■ **JOB 1**
Reproduce everything in the excerpt on the economics Nobel Prize from "The Victorian historian" down to "improving human welfare.", swapping "dismal science" for "gloomy science".

■ **EXCERPT**

···

Oct. 15, 2013 - 20:22 By Korea Herald
Nobel Prize winners Eugene Fama (left) and Lars Peter Hansen of the University of Chicago (AP-Yonhap News)
The Victorian historian Thomas Carlyle called it the “dismal science,” but one of a trio of American economists awarded the Nobel Prize in economics on Monday said he believes it has broad applications to improving human welfare.

“Finance drives modern civilization,” said Robert J. Shiller. “I want to see finance developed further to benefit mankind.”

Shiller of Yale University, along with Eugene F. Fama and Lars Peter Hansen of the University of Chicago, received the Nobel Prize in economics “for their empirical analysis of asset prices,” the Nobel committee said Monday.

According to the Nobel committee, their research “laid the foundation for the current understanding of asset prices.” Now, asset prices can be predicted in broad terms and over longer periods, such as 3-5 years, on account of their research.

Economist, author and Yale University professor Robert Shiller (AP-Yonhap News)

···

■ **SUPPLIED DATA**
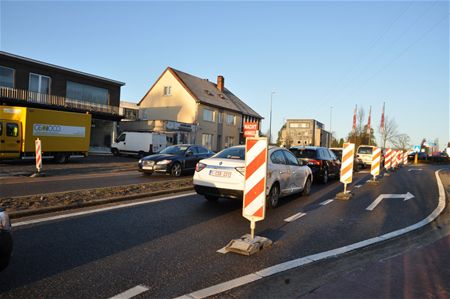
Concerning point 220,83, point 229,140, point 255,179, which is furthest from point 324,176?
point 220,83

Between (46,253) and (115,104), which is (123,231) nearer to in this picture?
(46,253)

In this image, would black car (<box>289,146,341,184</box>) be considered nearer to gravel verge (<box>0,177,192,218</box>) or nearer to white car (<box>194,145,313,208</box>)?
white car (<box>194,145,313,208</box>)

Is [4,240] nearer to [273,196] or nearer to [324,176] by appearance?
[273,196]

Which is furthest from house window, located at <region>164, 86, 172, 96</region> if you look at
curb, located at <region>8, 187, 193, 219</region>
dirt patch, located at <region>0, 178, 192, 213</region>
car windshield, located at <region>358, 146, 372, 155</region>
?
curb, located at <region>8, 187, 193, 219</region>

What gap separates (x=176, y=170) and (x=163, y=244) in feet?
33.9

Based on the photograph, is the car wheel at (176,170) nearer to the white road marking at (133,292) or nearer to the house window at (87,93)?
the white road marking at (133,292)

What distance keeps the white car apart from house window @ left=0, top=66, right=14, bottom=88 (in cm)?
2516

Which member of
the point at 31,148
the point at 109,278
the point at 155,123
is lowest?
the point at 109,278

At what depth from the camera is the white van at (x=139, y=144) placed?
100 feet

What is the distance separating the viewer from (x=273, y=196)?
29.3 ft

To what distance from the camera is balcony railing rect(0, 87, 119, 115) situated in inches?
1088

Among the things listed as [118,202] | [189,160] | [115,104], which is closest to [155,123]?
[115,104]

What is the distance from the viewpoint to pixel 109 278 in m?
4.15

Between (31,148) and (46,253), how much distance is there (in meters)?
16.0
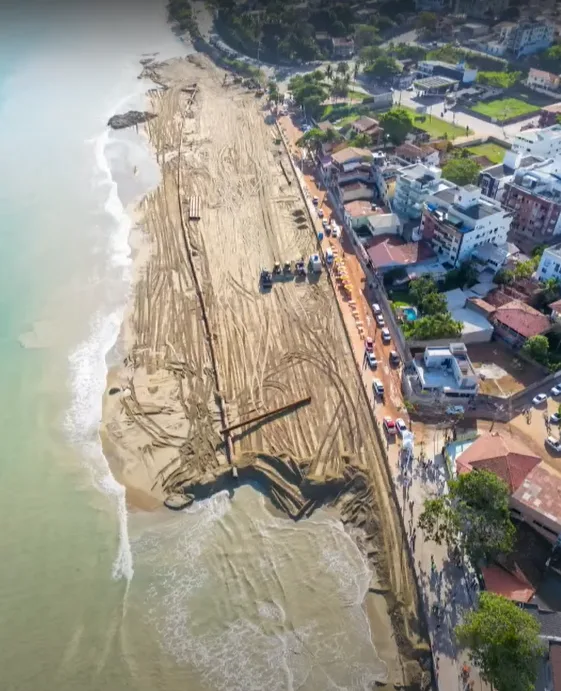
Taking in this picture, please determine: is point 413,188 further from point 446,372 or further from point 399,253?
point 446,372

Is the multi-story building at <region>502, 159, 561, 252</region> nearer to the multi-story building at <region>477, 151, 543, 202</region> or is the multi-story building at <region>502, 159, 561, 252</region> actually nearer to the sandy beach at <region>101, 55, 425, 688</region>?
the multi-story building at <region>477, 151, 543, 202</region>

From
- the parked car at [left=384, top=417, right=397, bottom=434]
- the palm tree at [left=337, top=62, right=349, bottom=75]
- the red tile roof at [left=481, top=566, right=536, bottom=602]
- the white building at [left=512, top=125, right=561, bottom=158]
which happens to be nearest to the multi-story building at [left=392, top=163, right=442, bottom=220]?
the white building at [left=512, top=125, right=561, bottom=158]

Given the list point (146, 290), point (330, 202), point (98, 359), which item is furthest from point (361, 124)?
point (98, 359)

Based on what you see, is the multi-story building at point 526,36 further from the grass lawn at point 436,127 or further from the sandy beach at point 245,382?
the sandy beach at point 245,382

···

■ **JOB 2**
Gather every line of the records that contains the string "picture", treating uppercase and lowercase as different.

■ **CORRECT RESULT 1**
The Victorian historian Thomas Carlyle called it the “gloomy science,” but one of a trio of American economists awarded the Nobel Prize in economics on Monday said he believes it has broad applications to improving human welfare.

■ **CORRECT RESULT 2**
Between (46,253) and (115,104), which is (123,231) nearer to in this picture?
Taking in this picture, please determine: is point 413,188 further from point 446,372 or further from point 399,253?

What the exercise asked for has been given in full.